Introduction

A short course on LangChain, a framework designed by Harrison Chase for developing applications with large language models (LLMs). LangChain simplifies the process of writing glue code for applications that need to prompt LLMs multiple times and parse their outputs.

Models, Prompts and Parsers

Explanation of how to use OpenAI’s GPT-3.5 Turbo model with Python to process and translate text. The author starts by giving a sample Python script that imports the necessary openai library, sets the API key, and defines a helper function named get_completion which sends a prompt to the ChatGPT model and retrieves the response. The function is demonstrated with a simple arithmetic prompt "What is 1+1?".

A use case introduced where a user receives an email in a non-standard form of English, specifically "English pirate language". The goal is to translate this into standard American English with a calm and respectful tone.

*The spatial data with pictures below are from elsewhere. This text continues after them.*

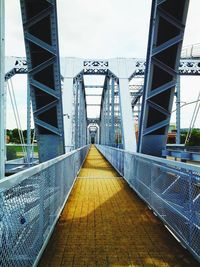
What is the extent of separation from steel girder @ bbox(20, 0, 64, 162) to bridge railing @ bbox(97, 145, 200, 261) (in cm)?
290

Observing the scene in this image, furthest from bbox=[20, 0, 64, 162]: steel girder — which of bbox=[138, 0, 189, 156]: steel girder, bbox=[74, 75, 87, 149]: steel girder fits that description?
bbox=[74, 75, 87, 149]: steel girder

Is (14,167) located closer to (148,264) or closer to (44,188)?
(44,188)

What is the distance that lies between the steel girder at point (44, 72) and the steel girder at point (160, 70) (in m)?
2.61

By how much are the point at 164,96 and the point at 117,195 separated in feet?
10.9

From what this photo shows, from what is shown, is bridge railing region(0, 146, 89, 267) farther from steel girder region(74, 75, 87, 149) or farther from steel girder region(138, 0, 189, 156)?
steel girder region(74, 75, 87, 149)

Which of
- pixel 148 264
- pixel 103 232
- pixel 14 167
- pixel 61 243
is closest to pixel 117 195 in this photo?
pixel 103 232

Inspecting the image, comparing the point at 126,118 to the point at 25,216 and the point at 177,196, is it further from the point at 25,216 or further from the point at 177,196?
the point at 25,216

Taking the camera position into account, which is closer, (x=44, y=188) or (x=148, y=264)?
(x=148, y=264)

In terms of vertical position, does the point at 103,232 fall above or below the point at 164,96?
below

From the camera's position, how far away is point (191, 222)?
11.3 feet

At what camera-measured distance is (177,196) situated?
3.96 meters

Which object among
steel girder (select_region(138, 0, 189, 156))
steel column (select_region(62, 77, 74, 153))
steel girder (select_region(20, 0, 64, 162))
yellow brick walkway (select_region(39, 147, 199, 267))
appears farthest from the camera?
steel column (select_region(62, 77, 74, 153))

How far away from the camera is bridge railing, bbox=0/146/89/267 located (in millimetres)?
2197

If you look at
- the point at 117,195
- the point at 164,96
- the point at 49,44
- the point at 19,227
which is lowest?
the point at 117,195
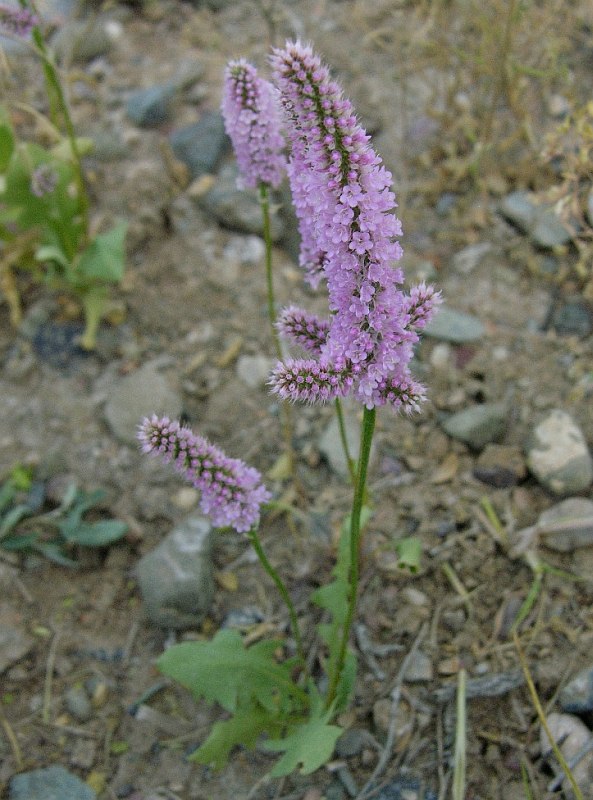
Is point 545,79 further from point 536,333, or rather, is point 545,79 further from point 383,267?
point 383,267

The author suggests using an f-string in Python to construct the prompt that will instruct the model to perform the translation. They provide an example of such a prompt and encourage the viewer to run the code, modify the prompt, and see the results. The translated output provided in the text is a polite and coherent version of the original "pirate" message.

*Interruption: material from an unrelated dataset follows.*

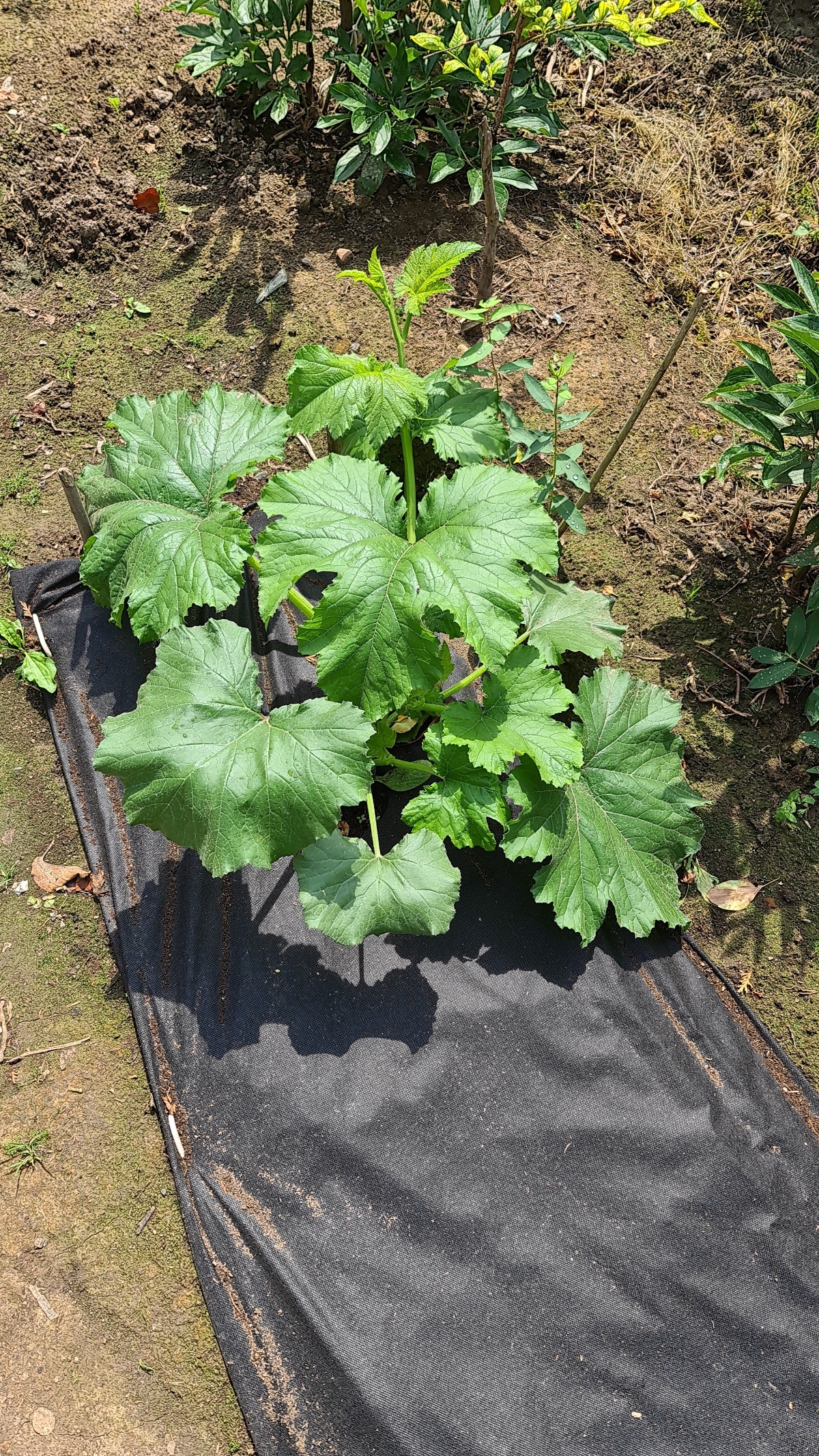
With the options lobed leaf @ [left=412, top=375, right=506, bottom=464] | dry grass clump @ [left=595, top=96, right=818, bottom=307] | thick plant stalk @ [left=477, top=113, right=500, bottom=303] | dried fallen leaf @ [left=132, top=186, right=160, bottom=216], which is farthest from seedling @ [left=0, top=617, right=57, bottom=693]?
dry grass clump @ [left=595, top=96, right=818, bottom=307]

The author hints at the broader application of this approach, suggesting that it could be used to translate customer reviews written in various languages into a desired style.

Explaination of how to use the ChatOpenAI class from the langchain.chat_models module to interact with the ChatGPT API endpoint. He mentions that the default temperature parameter is set to 0.7 but shows how to initialize the ChatOpenAI object with a temperature of 0.0 to reduce randomness in the responses. The ChatOpenAI object is set to utilize the GPT-3.5 Turbo model. An example Python code snippet is given to demonstrate the initialization of the ChatOpenAI object with the specified temperature parameter.

Description of how to use LangChain’s ChatPromptTemplate for creating and reusing a prompt template with input variables. It explains the process of defining a template with variables style and text, importing the required module, creating a prompt template from the defined string, and formatting messages for a large language model (LLM) to translate text into a specified style (e.g., from English pirate to polite American English).

The example demonstrates the translation of a customer service message into a "pirate style" using the template. The text highlights the benefits of using prompt templates, such as the ability to handle long and complex prompts, and mentions that LangChain offers built-in prompts for common operations like summarization, question-answering, and API interactions, facilitating the development of sophisticated applications without the need to design custom prompts.